WHAT IS BEING ASKED: Please lay out the listing below as a Markdown table with the columns Number and Line, covering only the stretch from the line containing "In the scene" through the line containing "How much of", both ends included. Skip blank lines and leave the pictures out.

DATASET RECORDS:

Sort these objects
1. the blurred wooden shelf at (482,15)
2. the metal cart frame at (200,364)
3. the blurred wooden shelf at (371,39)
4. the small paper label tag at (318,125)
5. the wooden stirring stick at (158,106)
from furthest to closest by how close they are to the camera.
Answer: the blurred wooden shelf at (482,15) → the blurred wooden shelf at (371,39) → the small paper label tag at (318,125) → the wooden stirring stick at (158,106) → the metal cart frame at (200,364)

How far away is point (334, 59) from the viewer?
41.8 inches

--

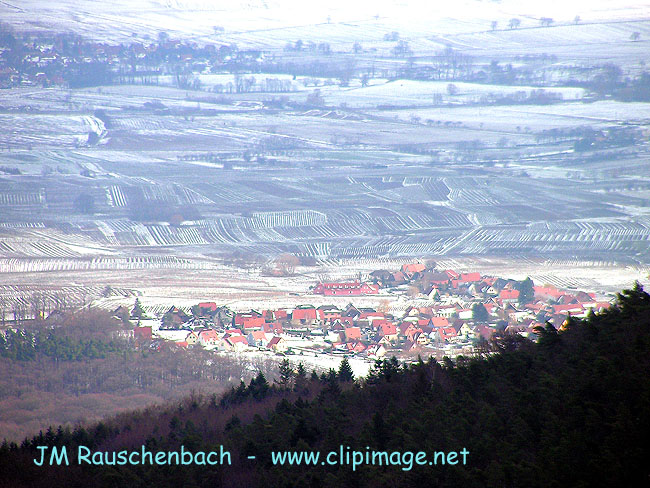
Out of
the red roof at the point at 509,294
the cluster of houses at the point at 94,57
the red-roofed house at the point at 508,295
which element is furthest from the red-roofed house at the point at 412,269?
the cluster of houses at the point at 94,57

...

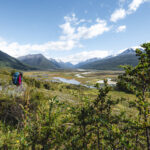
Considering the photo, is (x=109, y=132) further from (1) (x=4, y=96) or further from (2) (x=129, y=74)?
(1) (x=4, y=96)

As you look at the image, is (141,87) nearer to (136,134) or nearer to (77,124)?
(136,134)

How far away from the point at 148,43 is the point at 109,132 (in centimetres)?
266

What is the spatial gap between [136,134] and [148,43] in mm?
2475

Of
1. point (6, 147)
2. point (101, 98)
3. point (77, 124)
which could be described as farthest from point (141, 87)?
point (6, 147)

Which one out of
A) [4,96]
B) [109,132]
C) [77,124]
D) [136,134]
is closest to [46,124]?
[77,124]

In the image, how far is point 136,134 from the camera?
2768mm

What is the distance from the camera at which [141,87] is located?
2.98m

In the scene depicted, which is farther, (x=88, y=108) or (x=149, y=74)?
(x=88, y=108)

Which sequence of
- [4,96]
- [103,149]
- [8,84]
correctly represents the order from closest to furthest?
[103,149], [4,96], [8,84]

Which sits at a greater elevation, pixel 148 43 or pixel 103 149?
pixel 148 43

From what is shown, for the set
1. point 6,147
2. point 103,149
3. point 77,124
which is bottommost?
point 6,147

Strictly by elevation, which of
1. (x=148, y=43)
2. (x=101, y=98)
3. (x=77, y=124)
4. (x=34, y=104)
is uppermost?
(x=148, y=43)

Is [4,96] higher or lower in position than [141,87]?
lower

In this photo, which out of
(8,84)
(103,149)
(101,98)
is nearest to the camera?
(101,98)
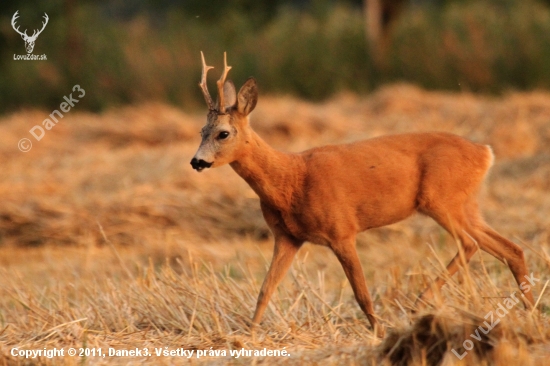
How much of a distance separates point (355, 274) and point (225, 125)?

ANSWER IN FULL:
| Number | Line |
|---|---|
| 1 | In the scene depicted, which is farther, (x=88, y=108) or (x=149, y=74)? |
| 2 | (x=88, y=108) |
| 3 | Which sequence of |
| 4 | - [4,96] |
| 5 | - [103,149] |
| 6 | - [8,84] |
| 7 | correctly represents the order from closest to furthest? |
| 8 | [103,149], [4,96], [8,84] |
| 9 | Which sits at a greater elevation, pixel 148 43 or pixel 103 149? |
| 10 | pixel 148 43 |
| 11 | From what is shown, for the set |
| 12 | 1. point 6,147 |
| 13 | 2. point 103,149 |
| 14 | 3. point 77,124 |
| 15 | which is bottommost? |
| 16 | point 6,147 |
| 17 | Strictly by elevation, which of |
| 18 | 1. (x=148, y=43) |
| 19 | 2. (x=101, y=98) |
| 20 | 3. (x=77, y=124) |
| 21 | 4. (x=34, y=104) |
| 22 | is uppermost? |
| 23 | (x=148, y=43) |
| 24 | Is [4,96] higher or lower in position than [141,87]? |
| 25 | lower |
| 26 | In this photo, which out of |
| 27 | (8,84) |
| 28 | (103,149) |
| 29 | (101,98) |
| 30 | is nearest to the camera? |
| 31 | (101,98) |
| 32 | How much of a distance separates point (355, 274) and point (225, 125)? |